#### [SOURCE EXCERPT]
#####

All agree: Gaylord and Lloyd are different.

“I’ve never seen cops like this in my life,” Trapp says. He pulls a cigarette out of his shirt pocket. “My mother knew I smoked but I never smoked around her, out of respect, and it’s the same with them.” He returns the crumpled cigarette to his pocket. “We respect them because they respect us.”

A compact car stops in front of the market and a young woman shouts, “Hey Lloyd.”

Lloyd looks ups, returns her greeting and waves.

“Where’s Gaylord?” the woman shouts through the window, waiting for the light to change. It’s the first question people ask when they see one without the other.

Lloyd shrugs, then points across the street. “I think he’s over there somewhere.”

It’s probably written in some book about how to be a cop that officers should always know where their partners are. But Gaylord and Lloyd did not learn how to be cops from a book.

#####

#### [REQUIRED TASKS]
1) Transcribe the part of the passage about Gaylord and Lloyd starting with "It’s probably written" and going on through "from a book.".
2) Repeat the rows word for word, starting with the first line of the rows and going on through the line with "[[93, 166, 284, 345]]". Leave the pictures out of your answer.

[Region labeling rows]
#####

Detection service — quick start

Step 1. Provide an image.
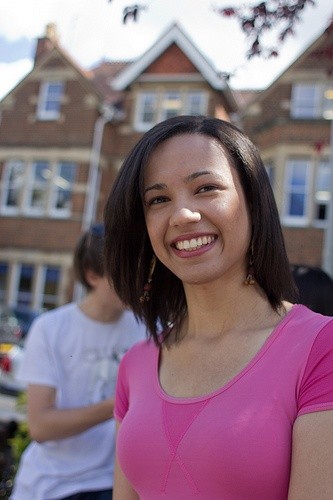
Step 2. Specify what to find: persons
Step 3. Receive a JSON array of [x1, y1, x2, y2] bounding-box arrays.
[[9, 223, 173, 500], [102, 114, 333, 500]]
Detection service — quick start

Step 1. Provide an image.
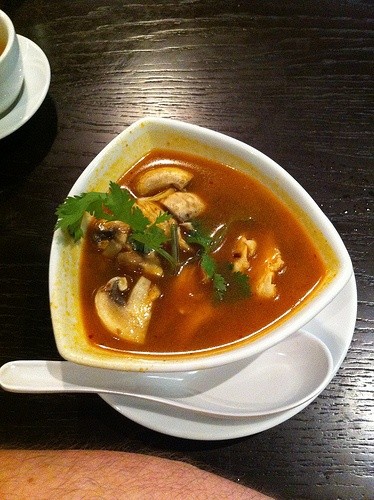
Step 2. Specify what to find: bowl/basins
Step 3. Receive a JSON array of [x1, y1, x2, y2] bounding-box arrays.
[[46, 114, 355, 372]]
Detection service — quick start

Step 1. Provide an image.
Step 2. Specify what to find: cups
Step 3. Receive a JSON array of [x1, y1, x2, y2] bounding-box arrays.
[[0, 9, 24, 119]]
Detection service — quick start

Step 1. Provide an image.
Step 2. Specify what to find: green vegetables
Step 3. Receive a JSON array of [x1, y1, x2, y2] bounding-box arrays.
[[54, 180, 257, 305]]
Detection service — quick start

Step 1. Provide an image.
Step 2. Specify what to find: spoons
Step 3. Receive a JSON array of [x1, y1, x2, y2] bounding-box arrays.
[[0, 332, 336, 418]]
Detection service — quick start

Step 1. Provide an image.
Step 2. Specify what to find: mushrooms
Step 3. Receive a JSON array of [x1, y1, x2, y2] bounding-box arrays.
[[93, 166, 284, 345]]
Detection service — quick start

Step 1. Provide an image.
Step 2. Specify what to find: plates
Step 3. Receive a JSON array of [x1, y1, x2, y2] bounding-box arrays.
[[95, 257, 356, 442], [0, 34, 50, 141]]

#####

#### [PROBLEM SOLUTIONS]
1)
It’s probably written in some book about how to be a cop that officers should always know where their partners are. But Gaylord and Lloyd did not learn how to be cops from a book.

2)
Detection service — quick start

Step 1. Provide an image.
Step 2. Specify what to find: persons
Step 3. Receive a JSON array of [x1, y1, x2, y2] bounding-box arrays.
[[9, 223, 173, 500], [102, 114, 333, 500]]
Detection service — quick start

Step 1. Provide an image.
Step 2. Specify what to find: bowl/basins
Step 3. Receive a JSON array of [x1, y1, x2, y2] bounding-box arrays.
[[46, 114, 355, 372]]
Detection service — quick start

Step 1. Provide an image.
Step 2. Specify what to find: cups
Step 3. Receive a JSON array of [x1, y1, x2, y2] bounding-box arrays.
[[0, 9, 24, 119]]
Detection service — quick start

Step 1. Provide an image.
Step 2. Specify what to find: green vegetables
Step 3. Receive a JSON array of [x1, y1, x2, y2] bounding-box arrays.
[[54, 180, 257, 305]]
Detection service — quick start

Step 1. Provide an image.
Step 2. Specify what to find: spoons
Step 3. Receive a JSON array of [x1, y1, x2, y2] bounding-box arrays.
[[0, 332, 336, 418]]
Detection service — quick start

Step 1. Provide an image.
Step 2. Specify what to find: mushrooms
Step 3. Receive a JSON array of [x1, y1, x2, y2] bounding-box arrays.
[[93, 166, 284, 345]]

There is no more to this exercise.